Start with willingness — how passionate is the person to engage in the job? You can call it the, “Hey coach, put me in the game” factor. Are they enthusiastic and up to the challenge? Then plot these people far to the right on the Will axis. If they are more cynical, burned out, and not as willing to engage, then they go closer to the zero point. 

Next, evaluate skill. Remember that skill is not the same as experience. The key here is to evaluate observed skill, not something on the resume or something the team member has talked about, but something you have actually observed and witnessed — or one of your managers has —in the course of a sale or project. 

Once the Will and Skill of a team member is plotted on the graph, draw an arrow to indicate the direction each seller is trending toward. 

Time for Analysis

In general, it’s easier to deal with skill gaps. Training and education are fixable problems, but it’s tough to deal with willingness gaps. Managers should be more lenient on the skill than on the will side. 

Your chart may have some low-skill, low-will people. We call them the Doubtfuls. They’re consuming resources, they’re not a good fit, and if they can’t move up, it may be time for these sellers to move on from your company.

Sellers with high will but low skill are ripe for more attention. They have enthusiasm and a great attitude. It’s up to the manager to give them better tools for the job. Sales managers can reap large rewards from an investment in people who are high-will, low-skill. 

The most pressing area, however, includes sellers who are high skill but low will. They have a history of excellent performance, but something changed — a new role, a revised compensation plan, a different manager, a company acquisition. 

The people in this area are the ones who should get first attention. It is a flashing danger signal to have top performers who are aimless and disengaged. Unless something changes, these people are likely to walk out the door. Managers need to figure out what is going wrong with these people and fix it — fast.

The final group includes the stars of the sales team, the high skill, high will people. They are doing a great job, excelling. They set a great example. 

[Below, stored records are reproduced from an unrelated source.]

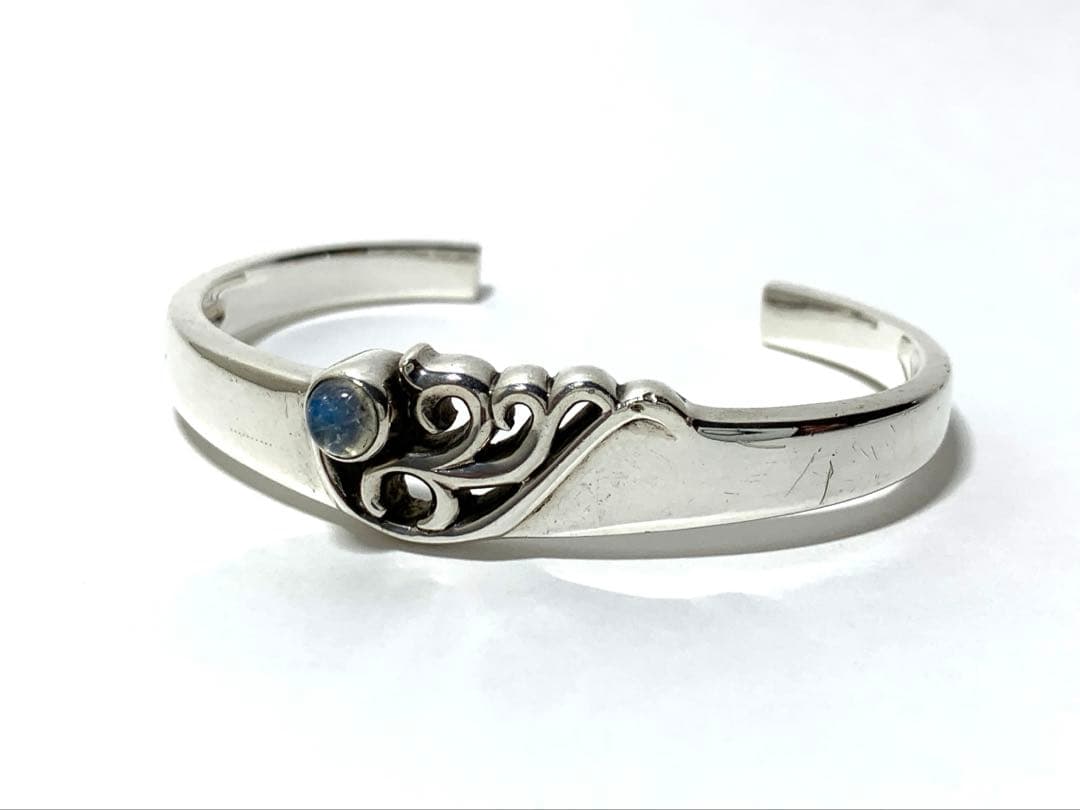 マッシュ SILVER 925 バングル ブルー ムーンストーン moon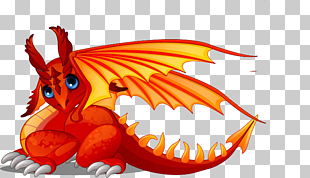 Sound Wave Icon, rectangular sound wave curve , red and orange dragon illustration PNG clipart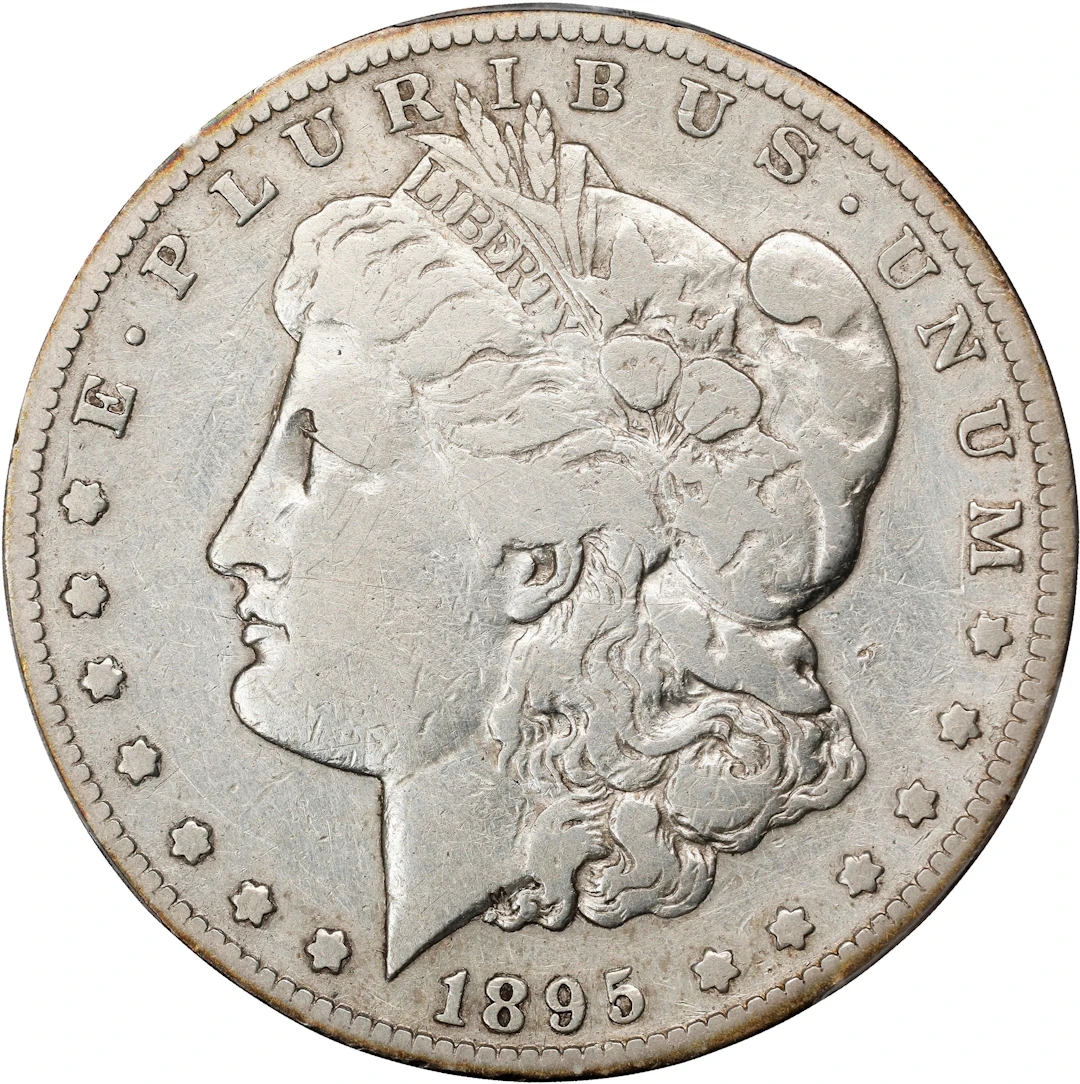 1895-S Morgan Silver Dollar. Fine Details--Harshly Cleaned (PCGS).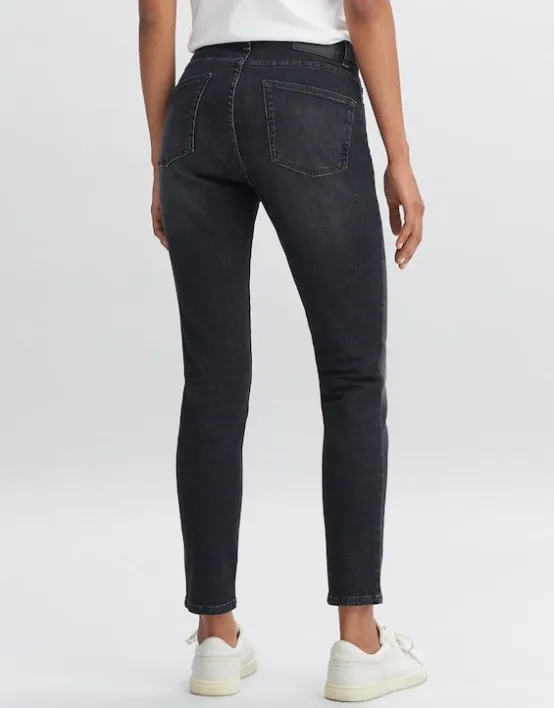 Outlet OPUS Fashion Slim Jeans Evita Dark Mid Rise Aus Stretchigem Bci Cotton Mix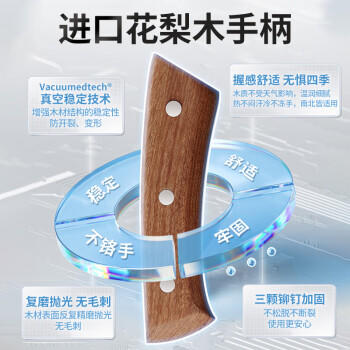 王麻子菜刀家用 厨房专用刀具 厨师切肉切片切菜刀【手工锻打锋利】 商品图4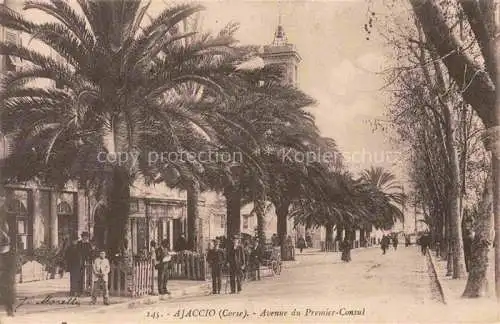 AK / Ansichtskarte AJACCIO 2A Corse-du-Sud Avenue du Premier Consul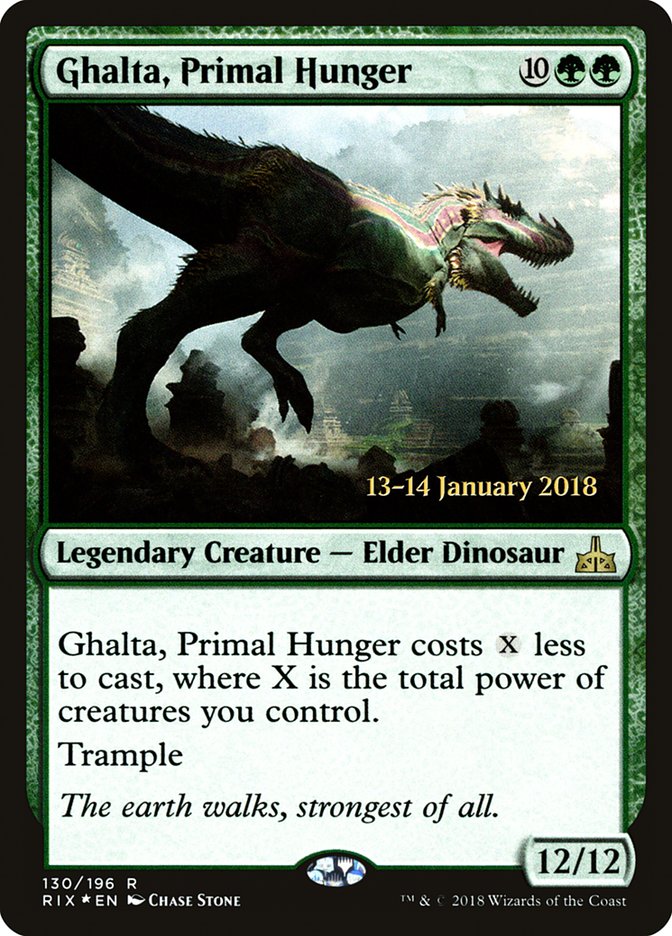 Ghalta, Primal Hunger [Rivals of Ixalan Prerelease Promos] | Deep Dive Games St. Marys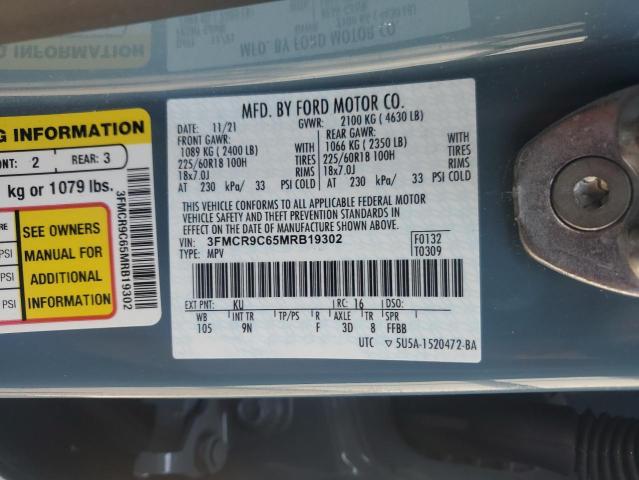 2021 FORD BRONCO SPO 3FMCR9C65MRB19302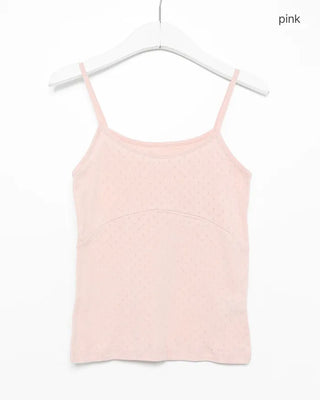 Cropped perforated tank top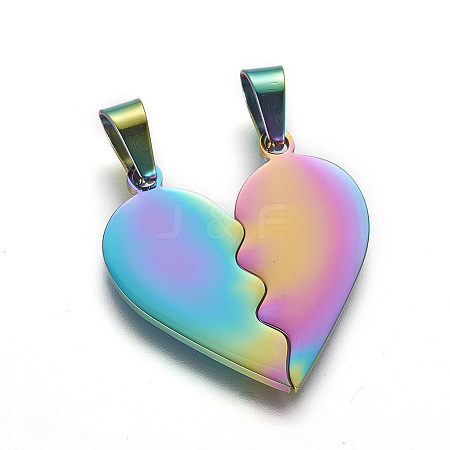 304 Stainless Steel Split Pendants LS-STAS-F214-01M-1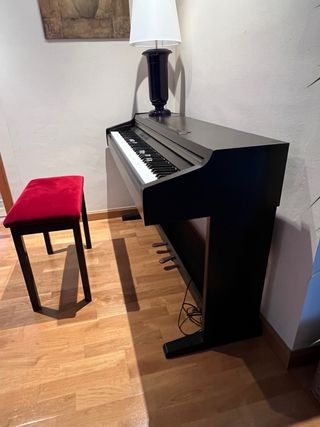 Piano Yamaha Clavinova Madera Oscura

With more pressing problems elsewhere, sales managers can be tempted to ignore their best people. That is a giant mistake. The top sellers need just a small amount of support.  Managers should check in frequently to remove barriers. The idea is to encourage and engage and stretch them without becoming overly dependent on them. It’s a fine balance.

Finally, sales managers need to consider the impact of the overall chart. Where is the bulk of the sales team? Lots of dots in one tough area, especially high-skill, low-will, is a sure signal of trouble ahead.

Sales team management is too complex to be done with a single gear for everyone. Coaching based on sellers’ skill and will is a streamlined way to focus on the individual issues that matter — and the areas that will produce the best results for the organization.